Goals:
a - In the Roman numerals text, what is the most times a numeral may be repeated?
b - Decide whether each statement agrees with the Roman numerals text, answering yes or no and quoting the words from the text that settle it: (i) 9 is written as IX. (ii) 14 may be written as IXV. (iii) 6 is written by putting an I before the V.
c - Pick up the Roman numerals text after its last sentence and keep it going.

However, 4 and upward works differently, because you’re not allowed to repeat a roman numeral more than 3 times. To solve this, we need the next numeral, which is V for 5. So now we have:
- I for 1
- II for 2
- III for 3
- V for 5
To write 4, we need to subtract 1 from 5 by writing I before V, like this: IV.
We can now write the numbers 1 through 5.
To write 6, we add 1 to 5 by writing an I after the V, like this: VI.
To write 7, we add 1 twice: VII.
And the same for 8: VIII.
For 9, we’re stuck again for the same reason as with 4, we’re not allowed to repeat the I more than 3 times, so we need the next numeral, which is X for 10.
9 is 1 subtracted from 10, namely IX. And 10 is X, like I just said.
Now we’ve got:
- I for 1
- II for 2
- III for 3
- IV for 4
- V for 5
- VI for 6
- VII for 7
- VIII for 8
- IX for 9
- X for 10
We’ve also learned a few rules. Try your skills with the questions below! Try to think of the answer, then click to reveal it to see if you remembered correctly. If you need more info, re-read the text above.
Now, let’s continue with 11 using the same rules, it’s 1 added to 10, namely XI.
12 and 13 follow the same pattern, XII and XIII.
15 is 5 added to 10, so you write V (5) after the X (10), giving you XV.
14 works the same, except you are only adding 4, which is 1 subtracted from 5, IV, so we get XIV.
We just found a new rule! The I in 14 is subtracting from the V (5) and not from the whole 15, so not IXV, which is illegal: you subtract from the right-most possible numeral.

Data:
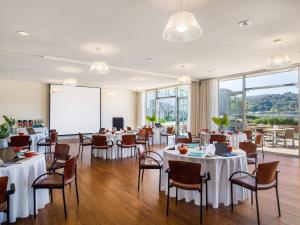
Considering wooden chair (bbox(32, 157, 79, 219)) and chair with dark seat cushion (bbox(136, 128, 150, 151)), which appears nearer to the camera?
wooden chair (bbox(32, 157, 79, 219))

Written responses:
a - Three times.

b -
(i) Yes: "9 is 1 subtracted from 10, namely IX."
(ii) No: "so not IXV, which is illegal"
(iii) No: "To write 6, we add 1 to 5 by writing an I after the V"

c -
Another subtraction rule: you cannot repeat subtractions, so IIX for 8 is illegal, add 3 to 5 instead by writing VIII (as we covered above).
Ok, so thus far we’ve got 1 through 15. Let’s review with some questions! Again, try to think of the answer before you click to reveal the correct one. Re-read above as needed.
Now onto 20! You are allowed to repeat X too, so 20 is simply XX!
What’s more, 11 through 20 is just 1 through 10 with an X in front:
- XI for 11
- XII for 12
- XIII for 13
- XIV for 14
- XV for 15
- XVI for 16
- XVII for 17
- XVIII for 18
- XIX for 19
- XX for 20
The same goes for 21 through 30, XXI for 21, XXII for 22, …, XXIX for 29, and XXX for 30.
Sneak question!
We can now write up to 39 by putting XXX in front to write for example 36 (XXXVI).
Ok, so with XXX for 30 we’ve repeated X 3 times, so we need a new symbol to go above 39, and L for 50 comes to the rescue!
With this, we can use XL to write 40 (50 minus 10) and for example XLIII for 43.
Continue and add 10 to 50 by writing LX for 60, LXX for 70, and LXXX for 80.
The “can’t repeat a symbol more than 3 times” rule now forces us to invent yet another numeral, so we use C for 100 (think cent or century for 100).
We can now write not only up to 100, but also up to 200 by writing CC, or 190 by subtracting 10 from the right-most C, giving us CXC. We can even write 199 by adding 9 to that: CXCIX. Add one or two more Cs in front to write 299 (CCXCIX) or 399 (CCCXCIX).
We need a new symbol for 500, and D comes to the rescue and gives us 501 (DI), 450 (CDL) and 521 (DXXI).
This leads us to the last symbol.
Drumroll!
M is 1000!
To remember that M is 1000, think millisecond (for 1 thousandth of a second) or mille for 1000 in French or Italian or mil in Spanish (I’m sorry if that doesn’t help at all…)
Anyway, we can now write numbers from 1 (I) up to 3999 (MMMCMXCIX).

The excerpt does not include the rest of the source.